__TASK 1__
Reproduce the passage of the blog post starting with "Tuesday, December 15, 2020" and going on through "depressive, anxiety-filled episode.".
__TASK 2__
List the physical effects that the blog post says the author experienced during the recent anxious period.
__TASK 3__
According to the blog post, how long has the emotional upheaval lasted?

__SUPPLIED TEXT__
= = = =

Tuesday, December 15, 2020

Lost in Transition

 Yes, I know it's 'translation' but I'm in a transitioning phase of my life and it's been an emotional rollercoaster. Past 3 weeks have been an emotional upheaval to say the least and I guess I entered this phase right after I came back from Goa. Past 3 weeks were just triggering and I have had my longest depressive, anxiety-filled episode.

Nobody talks about how much anxiety and panic attacks can even physically hurt you. I've been in an unexplained pain, had sleepless nights one after the other, I lost my appetite and the result (I'm looking at it as the silver lining out of this) I actually lost 2kgs! Yay! No? Well.

I also learned some important lessons about myself which now in hindsight i think were important to learn. I'm ridden with insecurity, I think I'm ready to open up and accept whatever comes my way but maybe I'm not. I have analysed my own emotions, the way I react in situations, tested my patience to a whole new level and all the while felt lost and pained. I'm not saying I'm not still lost, but now I tell myself every night before "trying" to sleep that I have to take it one day at a time. 

This is my first time that I have felt something so hard and for so long, made me question my own sanity but good I went through this. I'm still trying to process my feelings, but there are qualities in me which can be toxic if I behave selfish and maybe it's time I started working on that instead of looking for something or someone to make me feel whole. Also, I guess time for professional help but for that too I need to prepare myself to really be vulnerable but strong  enough to bring a change.

I hope and pray my next phase goes easy on me and I accept it as a whole new me. But, one day at a time.

To quote my favourite character from my favourite movie, "bas Babaji ab iss 2020 ko boring bana do!"

= = = =

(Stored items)

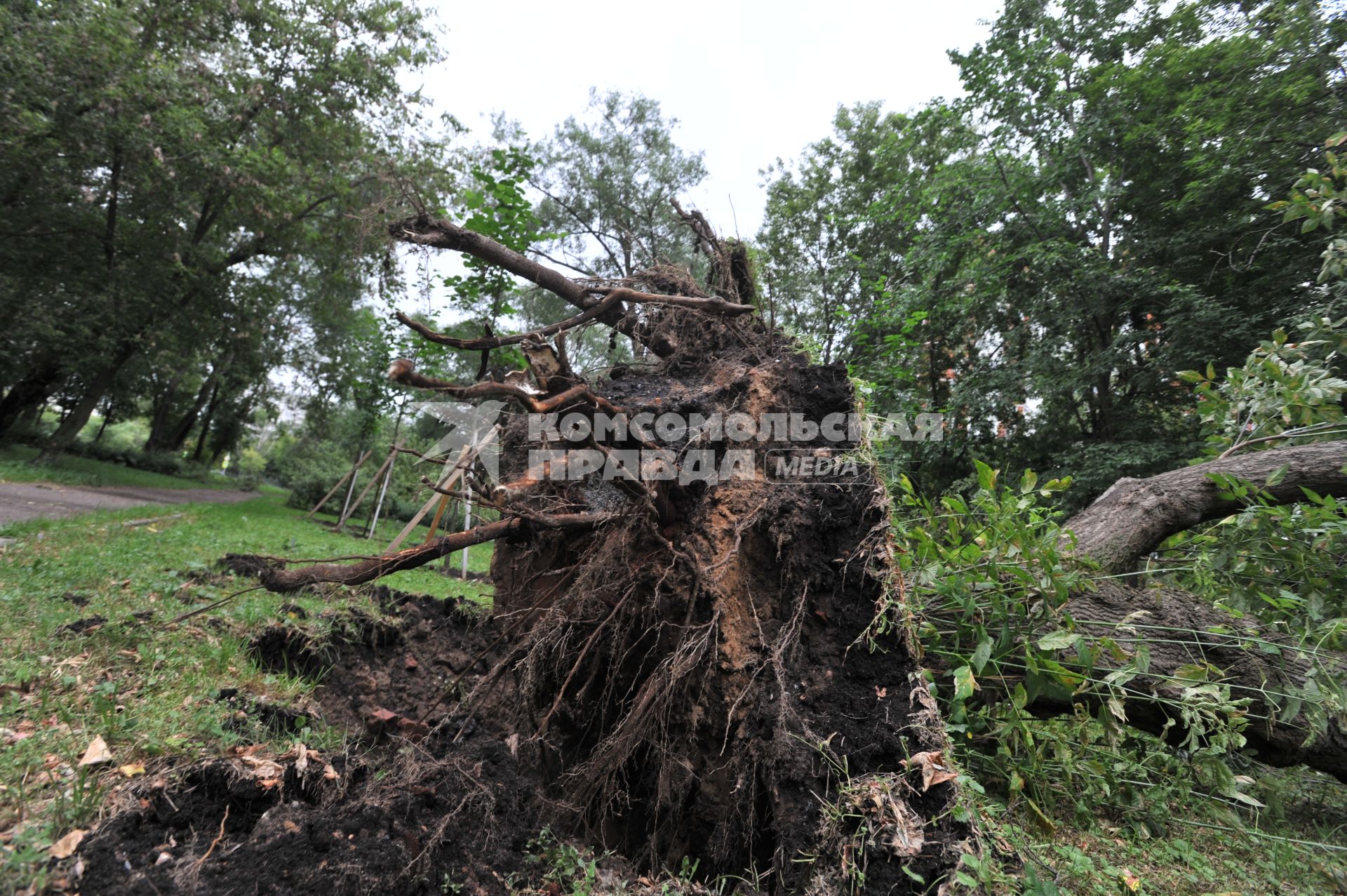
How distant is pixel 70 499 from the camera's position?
908cm

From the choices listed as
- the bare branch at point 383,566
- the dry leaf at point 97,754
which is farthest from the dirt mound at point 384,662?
the dry leaf at point 97,754

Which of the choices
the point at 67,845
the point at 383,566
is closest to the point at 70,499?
the point at 383,566

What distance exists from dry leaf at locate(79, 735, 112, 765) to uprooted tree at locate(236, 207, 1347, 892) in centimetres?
70

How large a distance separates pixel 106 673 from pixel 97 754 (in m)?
0.92

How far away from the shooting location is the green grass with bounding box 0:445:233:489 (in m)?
10.6

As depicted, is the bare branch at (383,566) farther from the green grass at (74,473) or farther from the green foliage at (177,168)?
the green grass at (74,473)

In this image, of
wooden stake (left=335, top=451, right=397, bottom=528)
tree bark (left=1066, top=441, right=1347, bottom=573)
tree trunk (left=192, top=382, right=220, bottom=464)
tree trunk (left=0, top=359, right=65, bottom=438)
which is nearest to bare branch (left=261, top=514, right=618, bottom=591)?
tree bark (left=1066, top=441, right=1347, bottom=573)

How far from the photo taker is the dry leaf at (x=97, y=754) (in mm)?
1925

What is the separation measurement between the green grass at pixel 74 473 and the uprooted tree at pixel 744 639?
12078 mm

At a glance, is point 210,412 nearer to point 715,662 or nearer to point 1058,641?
point 715,662

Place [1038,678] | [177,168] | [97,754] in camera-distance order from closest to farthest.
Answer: [97,754] < [1038,678] < [177,168]

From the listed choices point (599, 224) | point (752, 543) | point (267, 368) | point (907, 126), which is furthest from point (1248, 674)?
point (267, 368)

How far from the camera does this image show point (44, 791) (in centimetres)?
174

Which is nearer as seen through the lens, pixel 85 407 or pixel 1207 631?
pixel 1207 631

= = = =

__PROBLEM SOLUTION 1__
Tuesday, December 15, 2020

Lost in Transition

 Yes, I know it's 'translation' but I'm in a transitioning phase of my life and it's been an emotional rollercoaster. Past 3 weeks have been an emotional upheaval to say the least and I guess I entered this phase right after I came back from Goa. Past 3 weeks were just triggering and I have had my longest depressive, anxiety-filled episode.

__PROBLEM SOLUTION 2__
- Unexplained pain
- Sleepless nights one after the other
- Loss of appetite
- A weight loss of 2 kg

__PROBLEM SOLUTION 3__
The past three weeks.